Of the 44 patients with UC, 34 had pre-vedolizumab vitamin D levels. In patients with UC with vitamin D ≥ 30 ng/mL at the initiation of vedolizumab therapy, investigators noted UC Endoscopic Index of Severity (UCEIS) scores after 6 months of therapy were significantly decreased compared to those with low pretreatment vitamin D levels (1.5 vs 3.87; P = .037). No statistically significant difference between groups in ESR, clinical scores, CRP, fecal markers, iron, vitamin B12, folate, or zinc was observed prior to vedolizumab therapy or after treatment, regardless of vitamin D status.1

After treatment, statistically significant decreases in the UC Activity Index and UCEIS scores were observed (both P < .001). Vitamin D levels improved significantly from 33.2 (IQR, 25.0-38.8) to 45.0 (IQR, 29.5-60.0) (P = .008) ng/mL after vedolizumab initiation. Of note, improvements in vitamin D levels were more significant in the greater pretreatment vitamin D group compared to the lower pretreatment vitamin D group (P = .007).1

Of the 44 patients with CD, 31 had pre-vedolizumab vitamin D levels. Patients with CD with vitamin D ≥ 30 ng/mL at the initiation of vedolizumab therapy had greater iron saturation (12% vs 25%; P = .008) and vitamin B12 levels (433.5 vs 885 pg/mL; P = .003) than those with vitamin D < 30 ng/mL. After treatment, patients with greater pretreatment vitamin D levels had significantly greater vedolizumab levels (27.35 μg/mL) compared to those with low pretreatment vitamin D (14.35 μg/mL; P = .045).1

Statistically significant improvements in the Harvey–Bradshaw Index (P = .002), SES-CD (P = .002), and ESR (P = .004) were observed. As in the UC group, the vitamin D levels in patients with CD improved after the initiation of vedolizumab, increasing from 23.0 (IQR, 17.0-36.0) to 31.0 (IQR, 24.0-51.7) ng/mL (P = .007). Iron and iron saturation levels also improved significantly with vedolizumab therapy (both P < .001), although iron saturation improved more significantly in the greater vitamin D group (24 vs 35.5 ng/mL; P = .007).
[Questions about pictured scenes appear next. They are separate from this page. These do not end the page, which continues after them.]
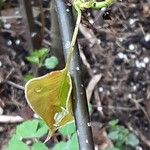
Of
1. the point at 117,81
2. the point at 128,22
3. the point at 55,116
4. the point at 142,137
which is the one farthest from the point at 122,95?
the point at 55,116

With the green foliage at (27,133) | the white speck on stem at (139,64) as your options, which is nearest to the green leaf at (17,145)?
the green foliage at (27,133)

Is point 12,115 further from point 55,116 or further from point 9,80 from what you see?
point 55,116

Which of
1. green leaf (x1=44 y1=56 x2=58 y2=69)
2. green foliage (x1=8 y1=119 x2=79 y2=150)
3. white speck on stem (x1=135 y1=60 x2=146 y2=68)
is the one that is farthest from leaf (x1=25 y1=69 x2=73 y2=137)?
white speck on stem (x1=135 y1=60 x2=146 y2=68)

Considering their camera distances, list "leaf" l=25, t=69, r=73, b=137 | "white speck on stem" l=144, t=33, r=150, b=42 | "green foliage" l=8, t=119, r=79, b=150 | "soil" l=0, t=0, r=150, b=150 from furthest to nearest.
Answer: "white speck on stem" l=144, t=33, r=150, b=42 → "soil" l=0, t=0, r=150, b=150 → "green foliage" l=8, t=119, r=79, b=150 → "leaf" l=25, t=69, r=73, b=137

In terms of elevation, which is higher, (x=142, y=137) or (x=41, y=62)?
(x=41, y=62)

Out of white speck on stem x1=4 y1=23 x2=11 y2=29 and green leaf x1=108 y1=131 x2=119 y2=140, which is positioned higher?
white speck on stem x1=4 y1=23 x2=11 y2=29

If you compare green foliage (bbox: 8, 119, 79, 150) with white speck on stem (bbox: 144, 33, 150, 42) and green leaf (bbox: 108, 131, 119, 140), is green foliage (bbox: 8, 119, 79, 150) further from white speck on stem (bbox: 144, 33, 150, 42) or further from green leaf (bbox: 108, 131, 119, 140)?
white speck on stem (bbox: 144, 33, 150, 42)
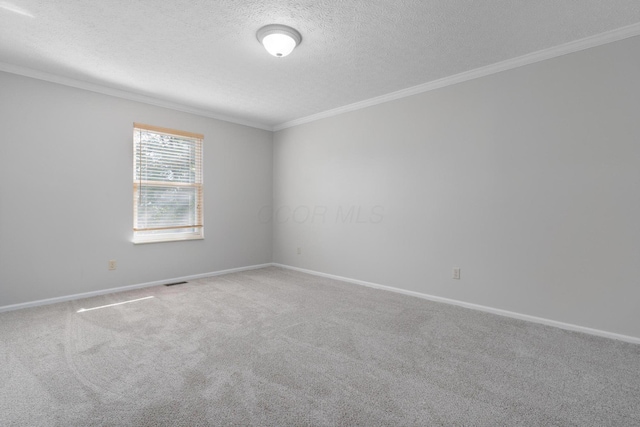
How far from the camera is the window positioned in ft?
13.4

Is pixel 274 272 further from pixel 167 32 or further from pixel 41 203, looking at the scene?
pixel 167 32

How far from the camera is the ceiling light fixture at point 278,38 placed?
8.16 feet

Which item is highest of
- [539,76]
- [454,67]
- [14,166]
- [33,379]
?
[454,67]

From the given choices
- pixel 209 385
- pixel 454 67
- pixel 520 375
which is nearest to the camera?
pixel 209 385

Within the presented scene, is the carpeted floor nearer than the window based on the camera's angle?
Yes

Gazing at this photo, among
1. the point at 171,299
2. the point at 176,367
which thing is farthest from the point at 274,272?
the point at 176,367

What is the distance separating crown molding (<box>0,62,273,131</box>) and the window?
33cm

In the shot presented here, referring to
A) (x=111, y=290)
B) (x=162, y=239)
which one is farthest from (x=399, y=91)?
(x=111, y=290)

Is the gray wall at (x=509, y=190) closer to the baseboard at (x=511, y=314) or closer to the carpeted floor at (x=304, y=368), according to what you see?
the baseboard at (x=511, y=314)

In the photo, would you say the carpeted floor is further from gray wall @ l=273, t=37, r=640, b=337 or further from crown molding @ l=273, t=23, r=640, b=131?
crown molding @ l=273, t=23, r=640, b=131

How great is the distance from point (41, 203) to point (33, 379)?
2.19 metres

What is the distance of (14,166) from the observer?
321 centimetres

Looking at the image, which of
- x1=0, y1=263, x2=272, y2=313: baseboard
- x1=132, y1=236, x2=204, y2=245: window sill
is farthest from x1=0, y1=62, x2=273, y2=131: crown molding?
x1=0, y1=263, x2=272, y2=313: baseboard

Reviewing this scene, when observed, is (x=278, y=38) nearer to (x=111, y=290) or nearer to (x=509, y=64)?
(x=509, y=64)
Investigators pointed out pre- and post-treatment clinical scores, inflammatory markers, endoscopic scores, and folate and zinc levels were similar regardless of the vitamin D levels.1

Although there was a statistically significant decrease in CRP among patients with CD with baseline CRP > 5 mg/dL who had greater improvements in vitamin D (R2 = 0.3; P = .03), the same was not true among patients with UC (R2 = 0.03; P = .589). No other parameters correlated with changes in vitamin D levels.1

“This study suggests that vitamin D can play a role in clinical and endoscopic outcomes and should be assessed routinely and optimized in patients with IBD in a prospective study,” concluded investigators.1


  1. Abraham BP, Fan C, Thurston T, et al. The Role of Vitamin D in Patients with Inflammatory Bowel Disease Treated with Vedolizumab. Nutrients. 2023; 15(22):4847.
  2. Crohn’s & Colitis Foundation. Common Micronutrient Deficiencies in IBD. January 2017. Accessed November 29, 2023.